Friday, May 1, 2009

How I Managed The Skeleton From A Blue Whale

I found him,
One morning slowly pushed to shore
With a buoyant heart collapsed within his corpse,
This sagging mouth hung, like the beaten tongue of an old shoe.
Slack jawed, stretched, eighty feet, from tail to tooth.
And how the sea level must have plunged,
As does a glass of water without ice cubes,
When that creature was plucked from the glory of the deep, the sanctity of the ancients.
This monster of unfathomable fathoms,
Asleep on the edge of town.
Beside him my existence shrunk,
Flush in his rot,
The smell of gulls collecting interest,
Circling, thrashing, at these two sad eyes, reluctant,
Open and dismal.
His sheer abundance,
Supernatural in the Sea,
Bankrupt on land,
Consumed by the same gravity as me.
Oh how things this massive can really happen.
Worlds folded into worlds, celestial both up and down.

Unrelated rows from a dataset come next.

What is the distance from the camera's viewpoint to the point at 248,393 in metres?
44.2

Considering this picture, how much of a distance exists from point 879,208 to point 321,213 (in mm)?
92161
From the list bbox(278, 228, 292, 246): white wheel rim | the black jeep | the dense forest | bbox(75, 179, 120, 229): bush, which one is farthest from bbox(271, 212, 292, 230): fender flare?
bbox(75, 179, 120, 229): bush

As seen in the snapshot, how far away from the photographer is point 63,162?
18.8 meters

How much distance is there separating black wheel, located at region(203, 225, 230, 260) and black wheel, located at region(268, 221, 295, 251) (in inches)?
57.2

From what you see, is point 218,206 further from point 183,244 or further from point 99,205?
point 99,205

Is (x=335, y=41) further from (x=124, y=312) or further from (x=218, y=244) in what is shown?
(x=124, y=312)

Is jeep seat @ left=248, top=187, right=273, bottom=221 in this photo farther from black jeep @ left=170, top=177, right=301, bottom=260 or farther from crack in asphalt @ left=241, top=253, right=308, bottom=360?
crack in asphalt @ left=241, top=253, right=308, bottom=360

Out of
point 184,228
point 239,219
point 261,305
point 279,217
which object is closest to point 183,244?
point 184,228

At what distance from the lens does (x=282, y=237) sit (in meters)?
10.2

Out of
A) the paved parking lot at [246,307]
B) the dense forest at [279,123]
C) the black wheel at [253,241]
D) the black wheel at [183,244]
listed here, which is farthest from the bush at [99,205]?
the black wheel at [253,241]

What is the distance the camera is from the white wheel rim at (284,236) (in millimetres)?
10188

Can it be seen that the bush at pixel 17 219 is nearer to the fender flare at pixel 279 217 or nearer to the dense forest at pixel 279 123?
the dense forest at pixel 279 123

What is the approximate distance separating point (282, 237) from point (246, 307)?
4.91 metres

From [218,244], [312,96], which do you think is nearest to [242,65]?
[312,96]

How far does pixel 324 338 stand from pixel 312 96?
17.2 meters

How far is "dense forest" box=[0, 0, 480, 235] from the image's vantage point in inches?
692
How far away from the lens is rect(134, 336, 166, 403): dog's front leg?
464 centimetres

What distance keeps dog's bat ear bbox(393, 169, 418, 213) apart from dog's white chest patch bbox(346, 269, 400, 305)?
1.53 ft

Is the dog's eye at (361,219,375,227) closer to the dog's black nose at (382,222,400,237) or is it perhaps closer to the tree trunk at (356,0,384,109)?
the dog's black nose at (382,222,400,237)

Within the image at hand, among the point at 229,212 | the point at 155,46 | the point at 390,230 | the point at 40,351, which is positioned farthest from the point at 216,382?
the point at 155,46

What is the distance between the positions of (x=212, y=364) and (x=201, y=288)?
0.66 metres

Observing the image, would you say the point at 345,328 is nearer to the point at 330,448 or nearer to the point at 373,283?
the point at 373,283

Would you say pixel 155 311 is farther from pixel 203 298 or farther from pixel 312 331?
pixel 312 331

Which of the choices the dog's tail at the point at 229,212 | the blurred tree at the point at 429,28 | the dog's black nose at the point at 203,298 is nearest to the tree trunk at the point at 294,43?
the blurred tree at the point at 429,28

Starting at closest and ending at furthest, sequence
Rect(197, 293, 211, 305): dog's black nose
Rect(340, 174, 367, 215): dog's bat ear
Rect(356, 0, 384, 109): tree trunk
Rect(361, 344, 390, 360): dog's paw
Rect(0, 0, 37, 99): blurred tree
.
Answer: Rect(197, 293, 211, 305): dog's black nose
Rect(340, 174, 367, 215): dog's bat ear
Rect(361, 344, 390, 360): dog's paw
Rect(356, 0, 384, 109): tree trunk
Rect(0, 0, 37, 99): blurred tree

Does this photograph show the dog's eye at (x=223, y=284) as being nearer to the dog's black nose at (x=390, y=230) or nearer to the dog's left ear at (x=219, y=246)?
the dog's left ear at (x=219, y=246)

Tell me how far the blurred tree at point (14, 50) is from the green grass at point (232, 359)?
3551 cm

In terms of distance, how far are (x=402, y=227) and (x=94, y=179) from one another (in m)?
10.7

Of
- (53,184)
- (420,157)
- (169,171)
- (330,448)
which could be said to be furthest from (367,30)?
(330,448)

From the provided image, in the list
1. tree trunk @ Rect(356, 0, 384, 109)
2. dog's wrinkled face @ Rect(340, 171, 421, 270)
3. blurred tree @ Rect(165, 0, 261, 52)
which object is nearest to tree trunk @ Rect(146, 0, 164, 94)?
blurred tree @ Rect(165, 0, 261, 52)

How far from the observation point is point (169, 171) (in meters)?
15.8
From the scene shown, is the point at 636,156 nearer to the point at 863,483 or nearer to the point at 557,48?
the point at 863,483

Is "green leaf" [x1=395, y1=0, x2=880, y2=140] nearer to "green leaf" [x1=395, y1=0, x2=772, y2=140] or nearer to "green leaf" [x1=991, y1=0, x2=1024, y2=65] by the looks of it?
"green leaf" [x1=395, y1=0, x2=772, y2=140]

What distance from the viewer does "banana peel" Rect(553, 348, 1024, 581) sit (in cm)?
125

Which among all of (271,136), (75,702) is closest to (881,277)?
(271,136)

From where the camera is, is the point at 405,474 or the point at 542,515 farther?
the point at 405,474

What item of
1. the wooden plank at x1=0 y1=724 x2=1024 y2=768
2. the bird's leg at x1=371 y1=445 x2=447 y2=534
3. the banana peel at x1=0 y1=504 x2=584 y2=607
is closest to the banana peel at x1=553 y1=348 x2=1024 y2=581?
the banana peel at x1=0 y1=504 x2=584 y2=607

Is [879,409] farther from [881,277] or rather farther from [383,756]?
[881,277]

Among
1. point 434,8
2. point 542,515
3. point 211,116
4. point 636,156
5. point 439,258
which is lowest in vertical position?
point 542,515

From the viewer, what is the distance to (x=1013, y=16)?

Up onto that colossus I ascended.
With two knives, I dug my way up into his side,
Stood in soft decomposition,
Dilapidated, absorbed of the entire Pacific, he felt like a sponge.
In the blowhole gnats swarmed,
Like eagles at the mountaintop,
An almost victory, but I still mourned.
Defeat would be to not have preserved that Beast’s legacy,
And remove from him his bones, this porcelain offering beneath.

Later machines arrived to harvest what I could not,
As did a crowd who at the sight of him prayed to God.
There was nothing sadder than to witness a great Beast die,
Bones tied to a flatbed truck, that skulking skull, lay like an airplane,
Ribs jutting, clutched, interweaving together like a fist, larger than any on this planet,
And scientists wiped the blood from their glasses,
While I stayed, in that sacrificial heat,
Rightfully burying below red sand his leftover meat.
Back into the Crust of the Earth, oh if I hadn’t found him already deceased.